It is noteworthy that prosecutions have taken place under a myriad set of laws – from human trafficking and anti-smuggling laws, to defamation, perverting the course of justice, and facilitating illegal migration, to name a few. To be clear, humanitarian workers (providing aid as part of an organization), as well as those who are impelled to help in a purely personal capacity or as volunteers, are all being targeted for prosecution.
The phrase ‘criminalization of solidarity’ – while seemingly overused – is perhaps the most apt to describe the prosecutions of humanitarian aid. The French constitutional court has ruled that this could not be subject to prosecution. However, authorities have found other provisions and means to continue with prosecutions and harassment of those that provide aid to migrants. For a detailed assessment of the French legal environment, more in this Amnesty report released last week. In the U.S., the case of Scott Warren – the subject of the latest UN Rapporteurs statement – include the charges of harbouring migrants and conspiring to transport migrants, under federal immigration law.
The efforts to criminalize rescues at sea are another example of the environment within which humanitarian aid providers work and are an egregious example of the flouting of international law treaty obligations as well as customary law. As an example, Article 98 of UNCLOS provides the obligation to rescue persons in distress and to provide search and rescue facilities. The latest case is that of German boat captain Pia Klemp, who is being prosecuted by the Italian authorities for rescuing migrants in the Mediterranean. Klemp’s boat, Sea-Watch 3 has been the subject of interim measures of protection by the European Court of Human Rights, in relation to the fate of 47 migrants on board. This however does not relate to her prosecution, which she has also vowed to fight before the European court.

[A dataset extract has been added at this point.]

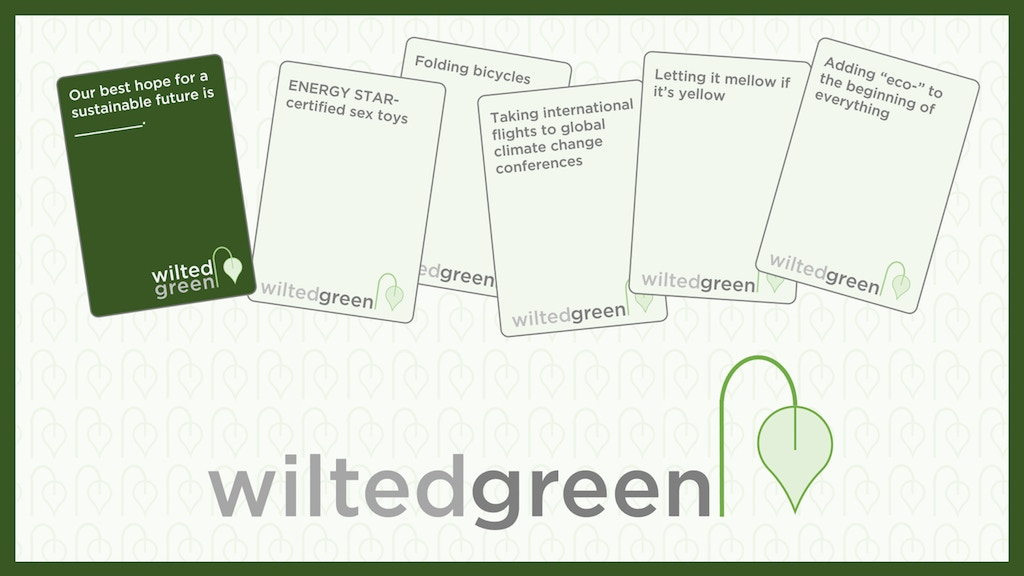 Wilted Green project video thumbnail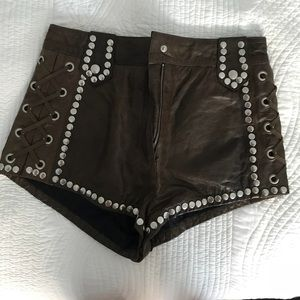 Pants - Real Leather High Wasted Shorts NWOT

In the legal context, an aspect worth exploring further is the role of Good Samaritan laws – which are present in many jurisdictions in Europe – and which in fact criminalize the lack of provision of aid or assistance by a bystander. Do these only apply in the case of citizens who need help, and not migrants? Could these provisions be used to argue against the criminalization of aid? A matter for further domestic and comparative research potentially.
Consequences and Costs
It is against this backdrop that a communication was transmitted to the International Criminal Court Prosecutor last week, in relation to migrants repatriated at sea and detained in Libya. It is argued that the ‘deterrence’ policy – Triton – pursued by the European Union resulted in crimes against humanity. While not delving into details of the communication in this post, it is relevant to point out that the arguments also focus on the key role of NGOs in search and rescue operations, as well as the impact of criminalization and prosecution (pages 46 – 63 of the communication). The arguments relate to not only criminalization of aid at sea, but also the policy of cease and desist orders for rescues – both of which arguably go hand in hand to create an environment resulting in more deaths. This communication is another instance – after the Rohingya deportation case at the ICC – pointing towards the potential for humanitarian crises to find their way into international courts.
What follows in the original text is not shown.